* Begin Extract provided *

I know that a Gaussian process is a specific form of a Bayesian kernel machine regression and that it is implemented in brms(). I have seen an example where the gp() function is used to model spatial correlation. Can it also be used to model the correlations in the pollutants as with the BKMR and are there any examples for this?

Hi, @Theresa_U: I haven’t heard of Bayesian kernel machine regression, and as far as I know, there’s no discussion of them in our doc or case studies. We do have a lot of doc in Stan around Gaussian processes and also several tutorials outside of our doc.

If all you need to do is introduce some spatial smoothing you can use a much more efficient ICAR model. Here’s a case study with Poisson observations:

It’s not nearly as general as a GP, but it scales better. For GPs, you can start with our user’s guide:

and then check out a bunch of the case studies:

Thank you, @Bob_Carpenter !

* End Extract provided *

> _Written instruction 1_: Name every type of statistical model that the forum thread on Gaussian processes mentions.
> _Written instruction 2_: According to the forum thread on Gaussian processes, what kind of observations does the ICAR case study use?
> _Written instruction 3_: Pick up the forum thread on Gaussian processes after its final reply and write the next post.

* Begin Source excerpt *

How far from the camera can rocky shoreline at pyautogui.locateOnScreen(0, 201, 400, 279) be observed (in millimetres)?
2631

* End Source excerpt *

> _Output 1_: Gaussian process, Bayesian kernel machine regression (BKMR), ICAR model

> _Output 2_: Poisson observations

> _Output 3_:
I will take a look at the literature and examples and see if I can adapt them to my case.

The BKMR also adds a group-wise variable selection to the model and models complex interactions. In my dataset I want to model the relationships of many highly correlated variables and also do a group-wise variable selection in which I identify groups of relevant variables for the outcome. Which approach would you suggest for this?
I read that Projection predictive feature selection is generally a good method for variable selection but does it also work for many correlated variables and would you include all two-way interactions as a starting point?